Search code examples
ssislog4jvisual-studio-2019

Visual Studio 2019 SSIS-Extension log4j files

Due to the recent problems with log4j I was checking all my code etc.. While doing so i discovered two files named

"slf4j-log4j12-1.7.5.jar" and "log4j-1.2.17.jar"

to find under

"...\Microsoft Visual Studio\2019\Professional\Common7\IDE\CommonExtensions\Microsoft\SSIS\150\Extensions\Common\Jars"

Since we are also developing SSIS packages we kinda rely on this extension. Sadly I was not able to find anything about SSIS in context with log4j. IMO it's also a bit dubious that the version of the log4j seems to be 1.x, which support ended in 2015.

Are there any known fixes/updates?

Solution

  • This is not a problem.

    In what way those .jar file can be exploited to trig a privilege escalation or software evasion?
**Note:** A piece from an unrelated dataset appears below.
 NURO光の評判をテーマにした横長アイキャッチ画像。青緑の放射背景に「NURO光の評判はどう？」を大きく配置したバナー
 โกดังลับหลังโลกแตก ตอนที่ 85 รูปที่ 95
    The fact that Visual Studio is using old libraries doesn't shock me at all. Large companies are use to rely on third party library and then they are usually forbidden in the corner during years.

    EDIT:

    You question was somehow interesting and I needed to dig further.
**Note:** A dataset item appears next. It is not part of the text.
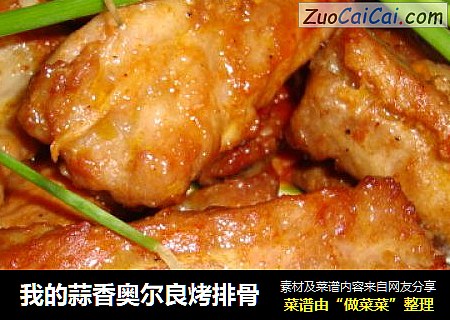 我的蒜香奥尔良烤排骨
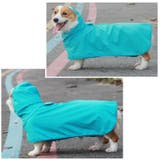 犬用レインコート ペット用品 ペットウェア | PlusNao | 詳細画像8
    Apparently this 0-day has been around since March, so it means 9 month ago. There is no evidence of mass exploitation but that doesn't mean that it hasn't been used in the past months.

    In order to use it:

    [...] an attacker only needs to get the system to log a strategically crafted string of code. From there they can load arbitrary code on the targeted server and install malware or launch other attacks. Notably, hackers can introduce the snippet in seemingly benign ways, like by sending the string in an email or setting it as an account username.

    This means that hypothetically you can exploit the vulnerability through SSIS in this scenario:

    1. Create an SSIS package that ask for an input to the client user
    2. The package must use log4j for logging
    3. The user enter the malicious crafted string of code

    ...then yes in this case an SSIS package could be exploited.
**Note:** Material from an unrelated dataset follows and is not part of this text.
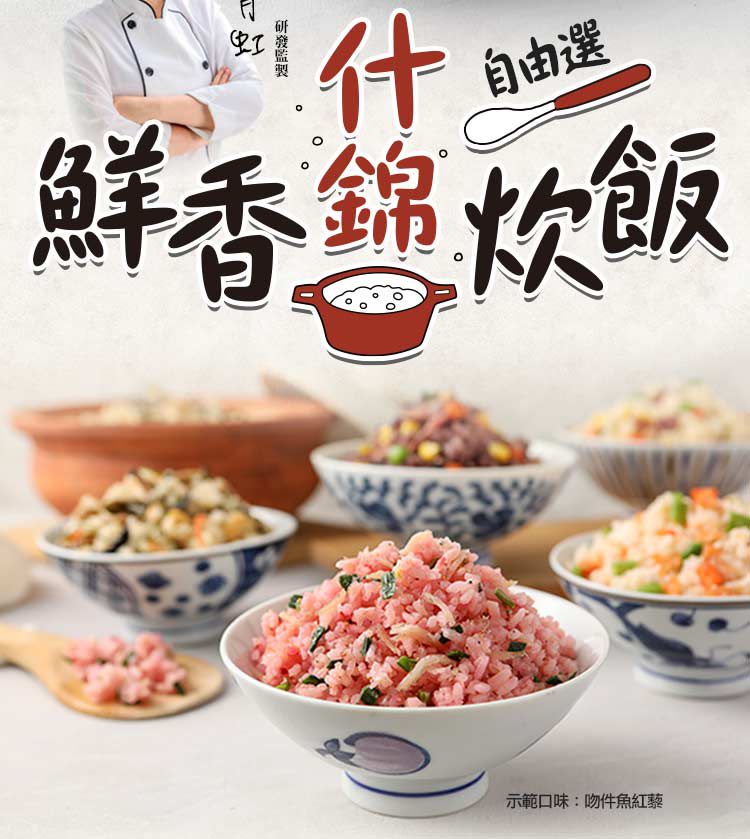 愛品鮮 - 職人研發什錦炊飯-五目燒鳥炊飯*2/奶油玉米培根炊飯*2/吻仔魚紅藜炊飯*2/奶油紫米培根炊飯*2/奶油鮭魚炊飯*2 (10包組)-210g±10%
    I will try it out in my spare time and I will let you know.

    EDIT 2:

    After extensive research I can confirm you that this is not a problem because only version Log4j 2.X are impacted:

    Mitigation

    Log4j 1.x mitigation: Log4j 1.x is not impacted by this vulnerability.

    Log4j 2.x mitigation: Implement one of the mitigation techniques below.

    Use log4j-finder developed by FOX IT to enumerate vulnerable log4j files on your machines.